TASK INPUT:
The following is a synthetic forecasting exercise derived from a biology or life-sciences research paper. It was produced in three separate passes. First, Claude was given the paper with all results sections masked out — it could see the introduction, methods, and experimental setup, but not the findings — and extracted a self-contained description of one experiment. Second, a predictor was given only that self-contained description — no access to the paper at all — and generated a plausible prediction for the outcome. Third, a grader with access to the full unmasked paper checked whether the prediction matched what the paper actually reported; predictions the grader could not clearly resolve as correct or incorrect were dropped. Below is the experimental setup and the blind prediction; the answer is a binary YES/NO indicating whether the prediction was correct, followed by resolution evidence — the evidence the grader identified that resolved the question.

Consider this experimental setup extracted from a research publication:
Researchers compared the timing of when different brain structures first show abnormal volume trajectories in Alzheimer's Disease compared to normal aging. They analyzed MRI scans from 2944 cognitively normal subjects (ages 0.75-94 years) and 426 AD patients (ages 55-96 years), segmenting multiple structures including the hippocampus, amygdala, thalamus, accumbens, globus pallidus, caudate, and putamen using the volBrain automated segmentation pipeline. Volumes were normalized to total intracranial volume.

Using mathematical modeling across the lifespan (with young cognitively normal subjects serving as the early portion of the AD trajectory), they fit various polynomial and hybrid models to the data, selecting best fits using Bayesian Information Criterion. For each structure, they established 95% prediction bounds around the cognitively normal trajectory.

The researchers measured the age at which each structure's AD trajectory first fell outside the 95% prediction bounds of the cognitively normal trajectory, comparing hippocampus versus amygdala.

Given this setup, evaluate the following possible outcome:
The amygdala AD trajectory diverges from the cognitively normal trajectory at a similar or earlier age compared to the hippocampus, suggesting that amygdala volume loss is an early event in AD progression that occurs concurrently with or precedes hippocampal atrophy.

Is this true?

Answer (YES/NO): NO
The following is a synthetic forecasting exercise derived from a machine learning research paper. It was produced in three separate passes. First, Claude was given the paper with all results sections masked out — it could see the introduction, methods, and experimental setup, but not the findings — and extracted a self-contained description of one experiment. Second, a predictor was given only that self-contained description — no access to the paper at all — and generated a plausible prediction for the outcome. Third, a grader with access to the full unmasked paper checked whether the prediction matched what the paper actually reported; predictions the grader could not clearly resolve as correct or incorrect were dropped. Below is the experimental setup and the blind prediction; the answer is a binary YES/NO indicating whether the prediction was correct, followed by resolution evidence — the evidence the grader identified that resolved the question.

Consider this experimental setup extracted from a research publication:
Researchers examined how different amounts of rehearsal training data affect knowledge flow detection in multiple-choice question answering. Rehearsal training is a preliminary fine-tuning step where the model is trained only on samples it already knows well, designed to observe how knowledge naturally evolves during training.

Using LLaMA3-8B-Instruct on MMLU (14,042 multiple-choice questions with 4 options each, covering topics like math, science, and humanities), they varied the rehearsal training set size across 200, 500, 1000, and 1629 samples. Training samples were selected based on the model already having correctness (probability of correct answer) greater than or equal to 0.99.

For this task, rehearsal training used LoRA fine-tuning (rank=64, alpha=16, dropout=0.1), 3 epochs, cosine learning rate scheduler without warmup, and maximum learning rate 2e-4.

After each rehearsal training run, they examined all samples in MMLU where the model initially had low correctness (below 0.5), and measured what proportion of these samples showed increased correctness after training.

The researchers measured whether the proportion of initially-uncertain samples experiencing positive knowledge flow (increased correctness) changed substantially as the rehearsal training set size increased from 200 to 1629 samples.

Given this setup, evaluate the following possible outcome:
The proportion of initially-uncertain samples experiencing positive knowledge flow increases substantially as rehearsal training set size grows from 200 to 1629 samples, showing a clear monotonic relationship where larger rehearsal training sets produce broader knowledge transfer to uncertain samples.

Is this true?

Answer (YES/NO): NO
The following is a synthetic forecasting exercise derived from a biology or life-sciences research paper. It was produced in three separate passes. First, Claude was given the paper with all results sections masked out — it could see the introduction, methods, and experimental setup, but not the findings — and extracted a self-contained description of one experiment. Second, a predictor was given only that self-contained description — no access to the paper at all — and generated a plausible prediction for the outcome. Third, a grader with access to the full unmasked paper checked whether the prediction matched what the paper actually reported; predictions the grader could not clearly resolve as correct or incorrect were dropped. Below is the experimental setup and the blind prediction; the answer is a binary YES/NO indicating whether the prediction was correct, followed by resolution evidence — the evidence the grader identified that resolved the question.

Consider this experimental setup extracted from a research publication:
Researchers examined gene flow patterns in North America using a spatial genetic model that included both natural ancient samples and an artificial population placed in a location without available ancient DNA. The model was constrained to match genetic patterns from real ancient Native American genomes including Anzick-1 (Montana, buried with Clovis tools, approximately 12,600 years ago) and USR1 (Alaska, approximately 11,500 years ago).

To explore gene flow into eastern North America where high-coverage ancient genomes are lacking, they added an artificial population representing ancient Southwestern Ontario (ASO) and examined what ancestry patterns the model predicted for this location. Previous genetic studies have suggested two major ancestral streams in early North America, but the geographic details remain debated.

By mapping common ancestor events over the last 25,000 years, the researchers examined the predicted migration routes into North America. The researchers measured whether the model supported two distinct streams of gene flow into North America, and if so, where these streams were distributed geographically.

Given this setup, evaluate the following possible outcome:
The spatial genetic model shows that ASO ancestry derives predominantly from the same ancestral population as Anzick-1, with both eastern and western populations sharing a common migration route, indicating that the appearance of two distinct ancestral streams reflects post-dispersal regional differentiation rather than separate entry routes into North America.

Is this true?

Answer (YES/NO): NO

WHAT IS REQUIRED:
For this exercise, transcribe the whole listing verbatim.

THE COMPLETED TASK:
The following is a synthetic forecasting exercise derived from a biology or life-sciences research paper. It was produced in three separate passes. First, Claude was given the paper with all results sections masked out — it could see the introduction, methods, and experimental setup, but not the findings — and extracted a self-contained description of one experiment. Second, a predictor was given only that self-contained description — no access to the paper at all — and generated a plausible prediction for the outcome. Third, a grader with access to the full unmasked paper checked whether the prediction matched what the paper actually reported; predictions the grader could not clearly resolve as correct or incorrect were dropped. Below is the experimental setup and the blind prediction; the answer is a binary YES/NO indicating whether the prediction was correct, followed by resolution evidence — the evidence the grader identified that resolved the question.

Consider this experimental setup extracted from a research publication:
Researchers compared the timing of when different brain structures first show abnormal volume trajectories in Alzheimer's Disease compared to normal aging. They analyzed MRI scans from 2944 cognitively normal subjects (ages 0.75-94 years) and 426 AD patients (ages 55-96 years), segmenting multiple structures including the hippocampus, amygdala, thalamus, accumbens, globus pallidus, caudate, and putamen using the volBrain automated segmentation pipeline. Volumes were normalized to total intracranial volume.

Using mathematical modeling across the lifespan (with young cognitively normal subjects serving as the early portion of the AD trajectory), they fit various polynomial and hybrid models to the data, selecting best fits using Bayesian Information Criterion. For each structure, they established 95% prediction bounds around the cognitively normal trajectory.

The researchers measured the age at which each structure's AD trajectory first fell outside the 95% prediction bounds of the cognitively normal trajectory, comparing hippocampus versus amygdala.

Given this setup, evaluate the following possible outcome:
The amygdala AD trajectory diverges from the cognitively normal trajectory at a similar or earlier age compared to the hippocampus, suggesting that amygdala volume loss is an early event in AD progression that occurs concurrently with or precedes hippocampal atrophy.

Is this true?

Answer (YES/NO): NO
The following is a synthetic forecasting exercise derived from a machine learning research paper. It was produced in three separate passes. First, Claude was given the paper with all results sections masked out — it could see the introduction, methods, and experimental setup, but not the findings — and extracted a self-contained description of one experiment. Second, a predictor was given only that self-contained description — no access to the paper at all — and generated a plausible prediction for the outcome. Third, a grader with access to the full unmasked paper checked whether the prediction matched what the paper actually reported; predictions the grader could not clearly resolve as correct or incorrect were dropped. Below is the experimental setup and the blind prediction; the answer is a binary YES/NO indicating whether the prediction was correct, followed by resolution evidence — the evidence the grader identified that resolved the question.

Consider this experimental setup extracted from a research publication:
Researchers examined how different amounts of rehearsal training data affect knowledge flow detection in multiple-choice question answering. Rehearsal training is a preliminary fine-tuning step where the model is trained only on samples it already knows well, designed to observe how knowledge naturally evolves during training.

Using LLaMA3-8B-Instruct on MMLU (14,042 multiple-choice questions with 4 options each, covering topics like math, science, and humanities), they varied the rehearsal training set size across 200, 500, 1000, and 1629 samples. Training samples were selected based on the model already having correctness (probability of correct answer) greater than or equal to 0.99.

For this task, rehearsal training used LoRA fine-tuning (rank=64, alpha=16, dropout=0.1), 3 epochs, cosine learning rate scheduler without warmup, and maximum learning rate 2e-4.

After each rehearsal training run, they examined all samples in MMLU where the model initially had low correctness (below 0.5), and measured what proportion of these samples showed increased correctness after training.

The researchers measured whether the proportion of initially-uncertain samples experiencing positive knowledge flow (increased correctness) changed substantially as the rehearsal training set size increased from 200 to 1629 samples.

Given this setup, evaluate the following possible outcome:
The proportion of initially-uncertain samples experiencing positive knowledge flow increases substantially as rehearsal training set size grows from 200 to 1629 samples, showing a clear monotonic relationship where larger rehearsal training sets produce broader knowledge transfer to uncertain samples.

Is this true?

Answer (YES/NO): NO
The following is a synthetic forecasting exercise derived from a biology or life-sciences research paper. It was produced in three separate passes. First, Claude was given the paper with all results sections masked out — it could see the introduction, methods, and experimental setup, but not the findings — and extracted a self-contained description of one experiment. Second, a predictor was given only that self-contained description — no access to the paper at all — and generated a plausible prediction for the outcome. Third, a grader with access to the full unmasked paper checked whether the prediction matched what the paper actually reported; predictions the grader could not clearly resolve as correct or incorrect were dropped. Below is the experimental setup and the blind prediction; the answer is a binary YES/NO indicating whether the prediction was correct, followed by resolution evidence — the evidence the grader identified that resolved the question.

Consider this experimental setup extracted from a research publication:
Researchers examined gene flow patterns in North America using a spatial genetic model that included both natural ancient samples and an artificial population placed in a location without available ancient DNA. The model was constrained to match genetic patterns from real ancient Native American genomes including Anzick-1 (Montana, buried with Clovis tools, approximately 12,600 years ago) and USR1 (Alaska, approximately 11,500 years ago).

To explore gene flow into eastern North America where high-coverage ancient genomes are lacking, they added an artificial population representing ancient Southwestern Ontario (ASO) and examined what ancestry patterns the model predicted for this location. Previous genetic studies have suggested two major ancestral streams in early North America, but the geographic details remain debated.

By mapping common ancestor events over the last 25,000 years, the researchers examined the predicted migration routes into North America. The researchers measured whether the model supported two distinct streams of gene flow into North America, and if so, where these streams were distributed geographically.

Given this setup, evaluate the following possible outcome:
The spatial genetic model shows that ASO ancestry derives predominantly from the same ancestral population as Anzick-1, with both eastern and western populations sharing a common migration route, indicating that the appearance of two distinct ancestral streams reflects post-dispersal regional differentiation rather than separate entry routes into North America.

Is this true?

Answer (YES/NO): NO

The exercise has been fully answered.